EXTRACT:
=-=-=

I found myself nodding along heartily and recommending this book to anyone who’d listen. Prominent author, speaker, psychologist, feminist

& lesbian Dr. Jess Taylor founded VictimFocus in 2017 with the aim of providing critical thinking, evidence based practice and accessible information with a view to challenging ways of approaching victim support services.


In this, her second non-fiction book after the success of 2020’s “Why Women Are Blamed For Everything: Exposing the Culture of Victim Blaming” she details the history of psychiatry, its basis in sexism, homophobia and racism from its inception, the growing number of “conditions” and “disorders” it has been steadily adding to its cache for the last 50 or more years and the dearth of effective treatment options it offers, relying as it increasingly does, in more and more nations, upon assisted suicide as an (incredibly) final “treatment”.

=-=-=

TASK ITEM: According to the book review, why did Dr. Jess Taylor found VictimFocus in 2017? Answer in one to three sentences.

EXTRACTED RECORDS:
=-=-=

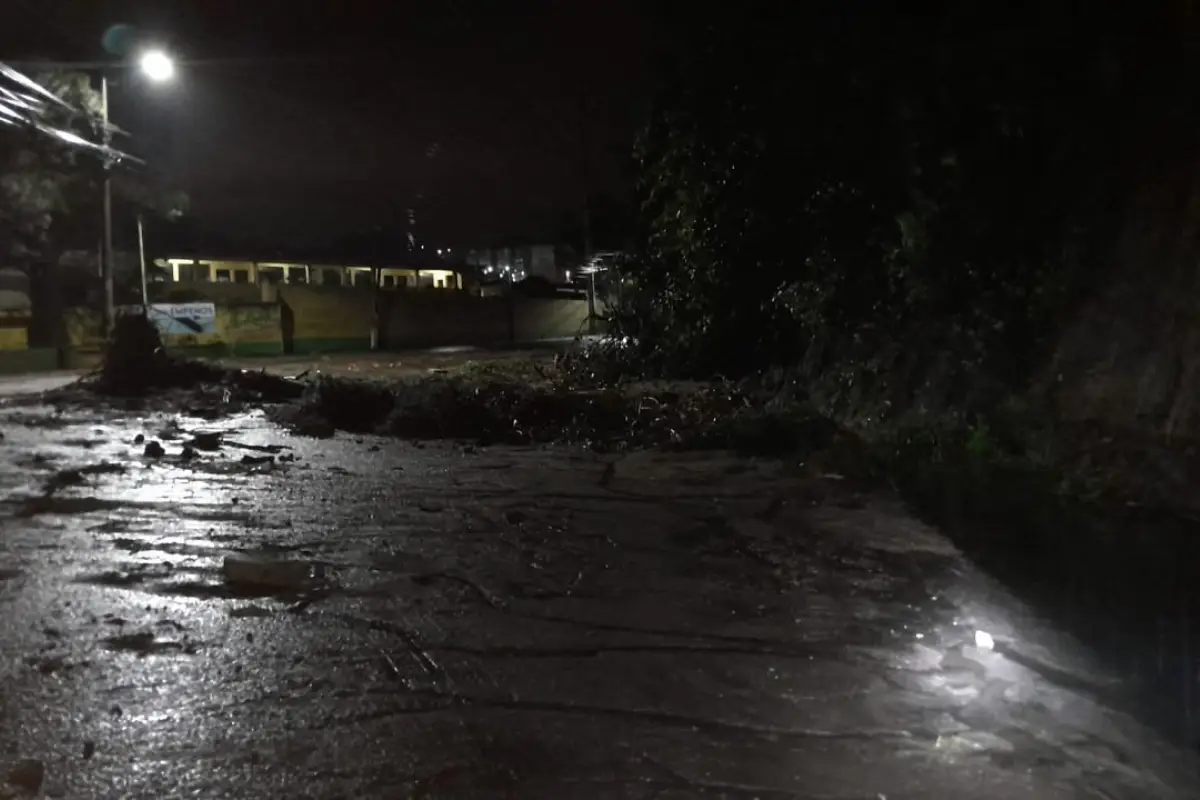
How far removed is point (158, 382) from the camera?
18.7m

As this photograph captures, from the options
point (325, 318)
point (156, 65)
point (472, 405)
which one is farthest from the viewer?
point (325, 318)

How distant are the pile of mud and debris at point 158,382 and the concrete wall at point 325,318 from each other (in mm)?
17869

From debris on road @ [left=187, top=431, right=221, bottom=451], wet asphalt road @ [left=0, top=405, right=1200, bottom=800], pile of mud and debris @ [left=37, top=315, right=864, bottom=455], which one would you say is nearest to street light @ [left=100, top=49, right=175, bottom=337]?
pile of mud and debris @ [left=37, top=315, right=864, bottom=455]

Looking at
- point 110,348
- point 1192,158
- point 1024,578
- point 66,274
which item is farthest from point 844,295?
point 66,274

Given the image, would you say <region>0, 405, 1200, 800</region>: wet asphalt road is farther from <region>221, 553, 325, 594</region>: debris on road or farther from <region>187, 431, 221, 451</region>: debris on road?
<region>187, 431, 221, 451</region>: debris on road

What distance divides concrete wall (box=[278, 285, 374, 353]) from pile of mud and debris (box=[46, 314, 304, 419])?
704 inches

=-=-=

TASK OUTPUT: She founded VictimFocus to provide critical thinking, evidence-based practice and accessible information. Her aim was to challenge ways of approaching victim support services.